▶ [Task requirements]: Only the lines from the one that includes "Inamstro! Centru, str." through the last line below belong in the reply, copied exactly and without pictures.

[Captioned web image data]
=== Section Start ===
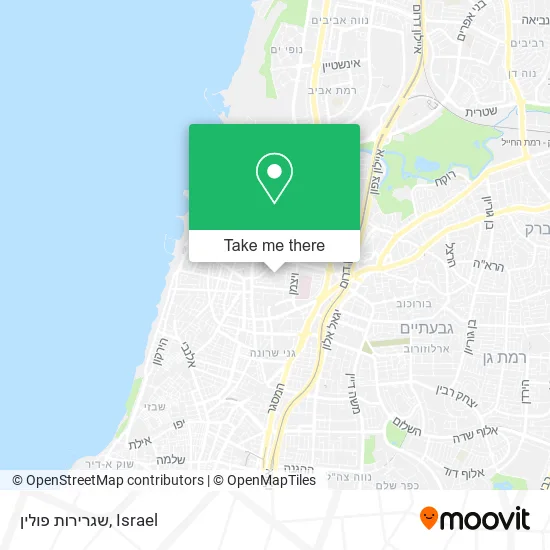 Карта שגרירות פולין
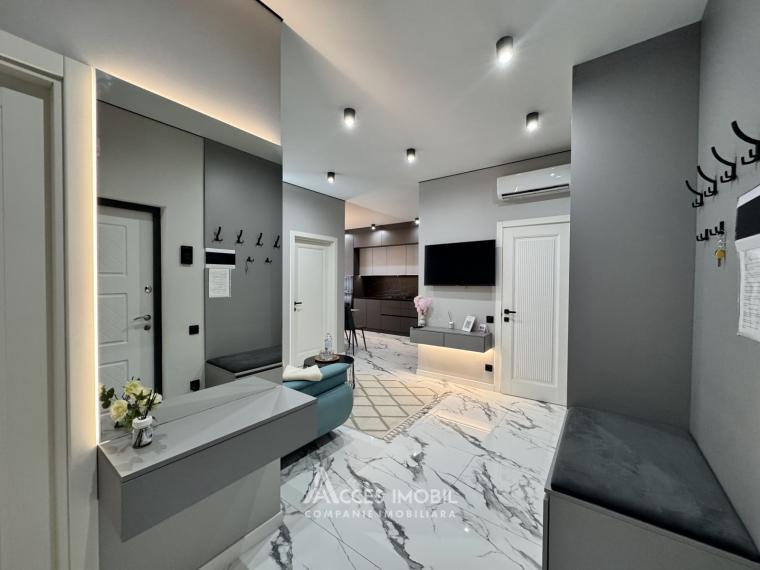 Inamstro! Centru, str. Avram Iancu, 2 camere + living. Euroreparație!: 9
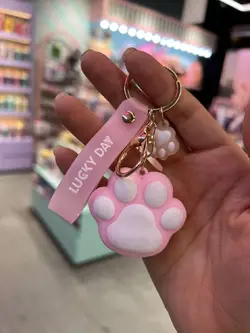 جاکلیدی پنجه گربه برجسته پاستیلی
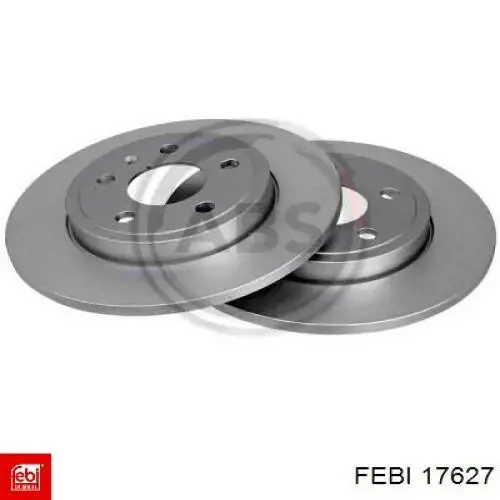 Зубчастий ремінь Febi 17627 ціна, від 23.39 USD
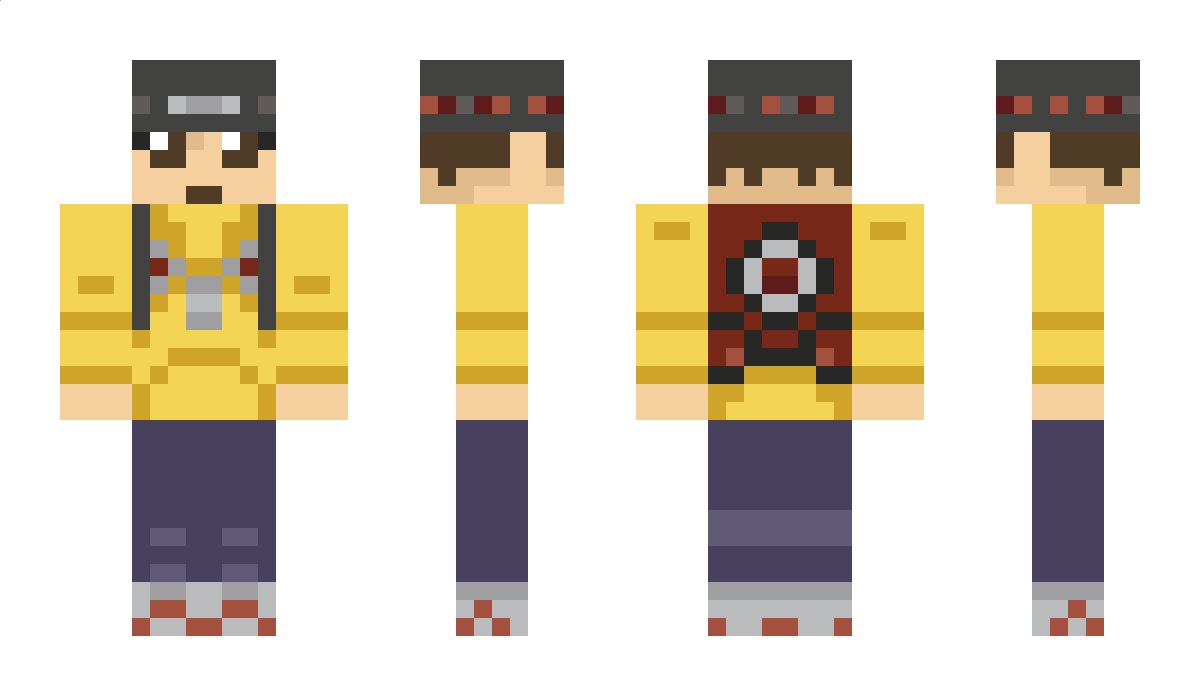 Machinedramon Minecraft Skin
=== Section End ===
▶ [Finished exercise]:
 Inamstro! Centru, str. Avram Iancu, 2 camere + living. Euroreparație!: 9
 جاکلیدی پنجه گربه برجسته پاستیلی
 Зубчастий ремінь Febi 17627 ціна, від 23.39 USD
 Machinedramon Minecraft Skin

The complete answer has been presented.